Having never worked much on NLP, this was a good chance to improve my skills. The competition was basically about predicting product-search relevance, that is, working out if a given product is what the user wants to see for a given search term. For example, if I search “1/2’’ screw” the best results would be (you guessed it) a 1/2 inch screw, but what brand? Is it steel or wood? Do I also want to see screwdrivers? Do I care about 1/2 inch nails? This is a very tricky topic when you get into the details.

Data

The training set for this competition was created by human validators. For each pairing, at least three human raters evaluated the result. This is interesting, as it introduces quite a bit of uncertainty from the start. For example, there may be some pairs where the three raters all gave different answers based on their own opinion. This makes training difficult and we have to make sure our model is flexible enough to take this into account.

Data Preparation

We start by combining the data together from the different sources. There is a lot of interesting stuff from the attributes of the products but it will be difficult to process, so I decided to leave it out in model, but it could definitely be used to improve the overall result.

The first step to make the data more usable is to stem the words. Stemming takes a word and replaces it with its stem, e.g. stemming => stem, happy => happi. We do this so that we can match words which have similar meaning but may be represented differently, e.g. happiness and happy have the same stem. The Porter Stemmer was chosen over the Snowball Stemmer for its greater execution speed and similar results.

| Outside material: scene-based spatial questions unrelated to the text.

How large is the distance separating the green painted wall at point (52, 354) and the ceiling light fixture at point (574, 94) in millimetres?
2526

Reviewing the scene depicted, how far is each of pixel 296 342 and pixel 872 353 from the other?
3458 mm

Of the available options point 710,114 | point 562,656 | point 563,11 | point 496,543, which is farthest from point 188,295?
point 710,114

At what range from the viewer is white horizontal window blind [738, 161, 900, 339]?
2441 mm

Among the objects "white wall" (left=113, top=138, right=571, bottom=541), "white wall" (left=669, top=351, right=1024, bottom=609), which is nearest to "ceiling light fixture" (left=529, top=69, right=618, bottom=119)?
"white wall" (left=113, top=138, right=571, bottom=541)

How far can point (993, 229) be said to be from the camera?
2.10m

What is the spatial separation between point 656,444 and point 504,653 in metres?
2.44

While we stem, we also remove any unwanted characters and numbers to make associations easier. Measurement units like volts or centimeters shouldn’t be used to match otherwise a “30 centimeter ruler” could match with a “3 centimeter nail”. At this stage, we also correct for various common spelling mistakes found in the dataset through exploration. The model could be improved by performing a sophisticated spellcheck.

Feature Generation

To judge the product-search relevance we generate numerous features; primarily:

  • length: are the query and product name of a similar length?
  • query matching: can we find any words in both terms?
  • brand matching: is the brand found in both the query and product?

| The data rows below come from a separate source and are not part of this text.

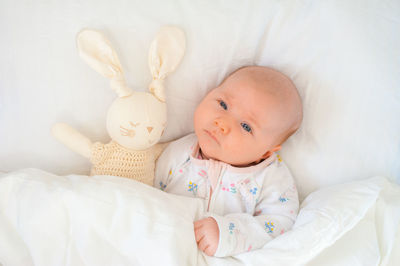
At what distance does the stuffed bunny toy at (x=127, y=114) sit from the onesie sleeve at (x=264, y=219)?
27cm

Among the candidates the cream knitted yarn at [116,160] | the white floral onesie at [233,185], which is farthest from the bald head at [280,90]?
the cream knitted yarn at [116,160]

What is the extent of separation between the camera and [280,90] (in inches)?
38.6

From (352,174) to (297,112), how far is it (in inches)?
10.9

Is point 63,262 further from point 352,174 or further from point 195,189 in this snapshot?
point 352,174

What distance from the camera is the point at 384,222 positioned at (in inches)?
34.9

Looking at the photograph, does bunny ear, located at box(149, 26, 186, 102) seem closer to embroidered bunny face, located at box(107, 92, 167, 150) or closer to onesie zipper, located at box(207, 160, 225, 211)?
embroidered bunny face, located at box(107, 92, 167, 150)

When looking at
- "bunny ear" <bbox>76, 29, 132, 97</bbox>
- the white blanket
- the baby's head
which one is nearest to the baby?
the baby's head

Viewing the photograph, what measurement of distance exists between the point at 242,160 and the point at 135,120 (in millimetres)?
347

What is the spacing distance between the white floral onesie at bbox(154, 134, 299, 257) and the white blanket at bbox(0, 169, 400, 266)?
5.0 inches

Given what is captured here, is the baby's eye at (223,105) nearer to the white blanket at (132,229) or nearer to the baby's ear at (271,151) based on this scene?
the baby's ear at (271,151)

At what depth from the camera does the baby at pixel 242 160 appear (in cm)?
96

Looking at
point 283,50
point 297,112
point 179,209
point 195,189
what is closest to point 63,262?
point 179,209

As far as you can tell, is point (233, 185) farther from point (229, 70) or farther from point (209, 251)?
point (229, 70)

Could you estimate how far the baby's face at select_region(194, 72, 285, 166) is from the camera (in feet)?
3.17
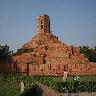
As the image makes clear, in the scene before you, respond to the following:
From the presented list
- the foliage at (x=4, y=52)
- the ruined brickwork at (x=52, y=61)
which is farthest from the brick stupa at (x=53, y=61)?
the foliage at (x=4, y=52)

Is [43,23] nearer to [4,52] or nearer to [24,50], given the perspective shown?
[24,50]

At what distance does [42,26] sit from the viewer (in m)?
59.6

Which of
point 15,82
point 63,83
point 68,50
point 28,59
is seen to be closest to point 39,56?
point 28,59

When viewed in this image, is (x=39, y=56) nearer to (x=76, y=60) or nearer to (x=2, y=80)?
(x=76, y=60)

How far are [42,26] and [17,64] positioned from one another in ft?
55.1

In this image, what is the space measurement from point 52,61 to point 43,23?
13.5 meters

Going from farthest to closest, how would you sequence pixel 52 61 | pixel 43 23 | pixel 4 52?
pixel 43 23, pixel 4 52, pixel 52 61

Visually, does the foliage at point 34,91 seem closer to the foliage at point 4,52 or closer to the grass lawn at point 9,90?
the grass lawn at point 9,90

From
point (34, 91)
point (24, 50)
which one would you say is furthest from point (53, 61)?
point (34, 91)

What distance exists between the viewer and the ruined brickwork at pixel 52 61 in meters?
44.5

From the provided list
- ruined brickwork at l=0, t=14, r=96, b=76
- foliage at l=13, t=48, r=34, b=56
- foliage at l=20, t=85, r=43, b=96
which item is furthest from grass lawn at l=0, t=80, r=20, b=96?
foliage at l=13, t=48, r=34, b=56

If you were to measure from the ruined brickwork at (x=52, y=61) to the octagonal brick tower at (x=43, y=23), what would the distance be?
452 centimetres

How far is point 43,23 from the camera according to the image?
193 ft

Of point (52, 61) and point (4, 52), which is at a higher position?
point (4, 52)
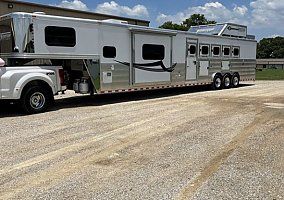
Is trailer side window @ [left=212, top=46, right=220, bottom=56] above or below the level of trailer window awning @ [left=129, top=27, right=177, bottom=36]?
below

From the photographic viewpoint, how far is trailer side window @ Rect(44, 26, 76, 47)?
9883mm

These features are expanded upon in depth by utilising the full set of product information. Ratios between certain variables are calculated where they could add value.

Prediction

The prediction is done through a Random Forest Regressor which is essentially an estimator that fits multiple classifying decision trees on subsets of the training data. Before making the prediction, the term frequency–inverse document frequency is calculated using the TfidfVectorizer in sklearn and a data pipeline. Finally, a 10 x 20 grid search is performed to optimise the model parameters.